### Texto para leitura

/---

Pronunciamento de Marina Silva em 05/12/2001
Discurso durante a 168ª Sessão Deliberativa Ordinária, no Senado Federal
Contestação da versão oficial do assassinato do sindicalista João Dantas, do Rio Grande do Norte.
- Autor
- Marina Silva (PT - Partido dos Trabalhadores/AC)
- Nome completo: Maria Osmarina Marina Silva Vaz de Lima
- Casa
- Senado Federal
- Tipo
- Discurso
- Resumo por assunto
-
SEGURANÇA PUBLICA.
:
- Contestação da versão oficial do assassinato do sindicalista João Dantas, do Rio Grande do Norte.
- Aparteantes
- Geraldo Cândido, Heloísa Helena.
- Publicação
- Publicação no DSF de 06/12/2001 - Página 30313
- Assunto
- Outros > SEGURANÇA PUBLICA.
- Indexação
-
- CRITICA, INTERPRETAÇÃO, HOMICIDIO, JOÃO DANTAS, SINDICALISTA, ESTADO DO RIO GRANDE DO NORTE (RN), RESPONSAVEL, APURAÇÃO, COMBATE, CRIME CONTRA O MEIO AMBIENTE, DENUNCIA, IRREGULARIDADE, LICENCIAMENTO, EXPLORAÇÃO, MANGUE, DESRESPEITO, LEGISLAÇÃO, MEIO AMBIENTE.
- DISCORDANCIA, INVESTIGAÇÃO, POLICIA CIVIL, HIPOTESE, LATROCINIO, FATO CRIMINOSO, ESCLARECIMENTOS, SUSPEIÇÃO, ORADOR, OCORRENCIA, PLANEJAMENTO, CRIME.
- DEFESA, NECESSIDADE, POLICIA FEDERAL, APURAÇÃO, ESCLARECIMENTOS, VERACIDADE, MOTIVO, CRIME, CONFIRMAÇÃO, PROVA, ABANDONO, HIPOTESE, LATROCINIO.
SENADO FEDERAL SF -
SECRETARIA-GERAL DA MESA SUBSECRETARIA DE TAQUIGRAFIA |
A SRª MARINA SILVA (Bloco/PT - AC. Como líder.. Sem revisão da oradora.) - Sr. Presidente, sei que V. Exª sempre dá uma tolerância generosa de cinco minutos, de sorte que ficarei com vinte minutos. Obrigada.
Srªs e Srs. Senadores, trago, infelizmente, uma notícia triste e que, com certeza, deve revoltar a todos. Sei que V. Ex.ªs são testemunhas de que, há alguns dias, venho tratando de uma problemática que envolve a implementação de investimentos de carcinicultura nos mangues do nordeste.
No Rio Grande do Norte, infelizmente, em função da ação do Ibama, numa megaoperação ao combate à carcinicultura ilegal, que não está observando a legislação ambiental, no dia 30 de novembro, houve o assassinato do Sr. João Dantas de Brito, de 55 anos, casado, pai de quatro filhos. O assassinato se deu na residência desse fiscal do Ibama, dentro da Flona de Nísia Floresta, no Rio Grande do Norte, junto ao escritório regional do Ibama. Quatro homens encapuzados chegaram à portaria da Flona em um veículo Hilux luxo, renderam o porteiro, invadiram a casa do fiscal e o mataram com vários tiros, diante de sua esposa.

\---

### Linhas de dados
/---

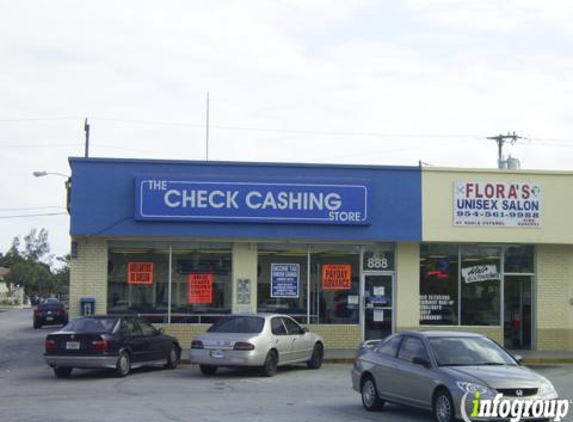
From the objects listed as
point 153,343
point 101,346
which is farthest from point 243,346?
point 101,346

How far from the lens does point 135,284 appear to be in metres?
27.5

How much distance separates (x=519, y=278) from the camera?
28844 millimetres

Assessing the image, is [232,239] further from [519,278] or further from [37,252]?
[37,252]

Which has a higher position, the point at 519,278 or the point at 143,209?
the point at 143,209

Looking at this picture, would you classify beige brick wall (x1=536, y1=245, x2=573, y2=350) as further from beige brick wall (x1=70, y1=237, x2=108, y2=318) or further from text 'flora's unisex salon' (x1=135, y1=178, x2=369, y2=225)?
beige brick wall (x1=70, y1=237, x2=108, y2=318)

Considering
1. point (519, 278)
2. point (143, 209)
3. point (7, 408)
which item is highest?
point (143, 209)

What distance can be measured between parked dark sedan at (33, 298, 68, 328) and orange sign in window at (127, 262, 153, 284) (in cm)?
1805

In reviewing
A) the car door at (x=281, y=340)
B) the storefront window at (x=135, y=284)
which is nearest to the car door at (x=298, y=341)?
the car door at (x=281, y=340)

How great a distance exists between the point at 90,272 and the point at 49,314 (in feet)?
59.1

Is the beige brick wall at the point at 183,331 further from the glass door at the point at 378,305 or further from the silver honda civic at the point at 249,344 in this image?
the silver honda civic at the point at 249,344

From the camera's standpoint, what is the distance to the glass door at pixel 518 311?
28.7 meters

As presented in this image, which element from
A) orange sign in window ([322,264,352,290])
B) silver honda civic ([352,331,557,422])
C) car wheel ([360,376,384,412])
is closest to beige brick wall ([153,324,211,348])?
orange sign in window ([322,264,352,290])

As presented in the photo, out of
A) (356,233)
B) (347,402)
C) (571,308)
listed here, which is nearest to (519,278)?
(571,308)

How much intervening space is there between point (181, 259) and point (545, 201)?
1110 centimetres
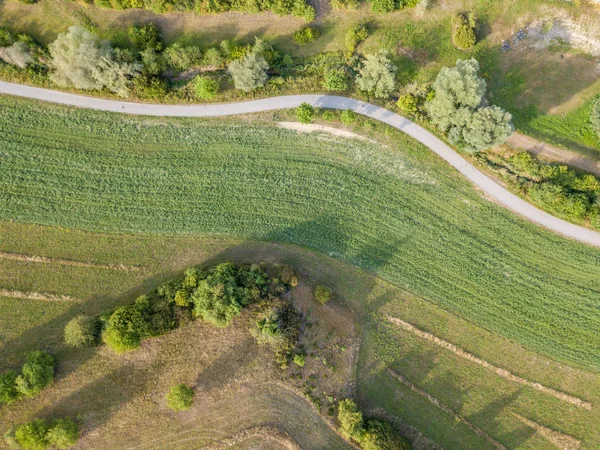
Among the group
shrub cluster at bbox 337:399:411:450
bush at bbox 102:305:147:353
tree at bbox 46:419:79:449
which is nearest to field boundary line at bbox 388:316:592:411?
shrub cluster at bbox 337:399:411:450

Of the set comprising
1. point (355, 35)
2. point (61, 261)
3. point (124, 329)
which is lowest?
point (124, 329)

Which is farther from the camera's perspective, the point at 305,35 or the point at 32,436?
the point at 305,35

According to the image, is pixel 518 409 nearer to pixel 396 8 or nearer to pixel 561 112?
pixel 561 112

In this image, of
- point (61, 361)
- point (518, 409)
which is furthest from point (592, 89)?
point (61, 361)

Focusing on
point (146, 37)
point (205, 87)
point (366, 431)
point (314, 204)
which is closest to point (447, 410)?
point (366, 431)

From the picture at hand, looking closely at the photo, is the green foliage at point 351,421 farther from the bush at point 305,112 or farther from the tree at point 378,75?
the tree at point 378,75

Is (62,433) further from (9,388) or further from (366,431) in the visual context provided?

\---

### Instruções da tarefa
Transcreva o trecho do pronunciamento que começa em "SENADO FEDERAL SF" e termina em "vinte minutos. Obrigada.", renomeando "Sr. Presidente" para "Senhor Presidente". As linhas de dados não têm nenhum papel nesta tarefa.

### Resposta completa
SENADO FEDERAL SF -
SECRETARIA-GERAL DA MESA SUBSECRETARIA DE TAQUIGRAFIA |
A SRª MARINA SILVA (Bloco/PT - AC. Como líder.. Sem revisão da oradora.) - Senhor Presidente, sei que V. Exª sempre dá uma tolerância generosa de cinco minutos, de sorte que ficarei com vinte minutos. Obrigada.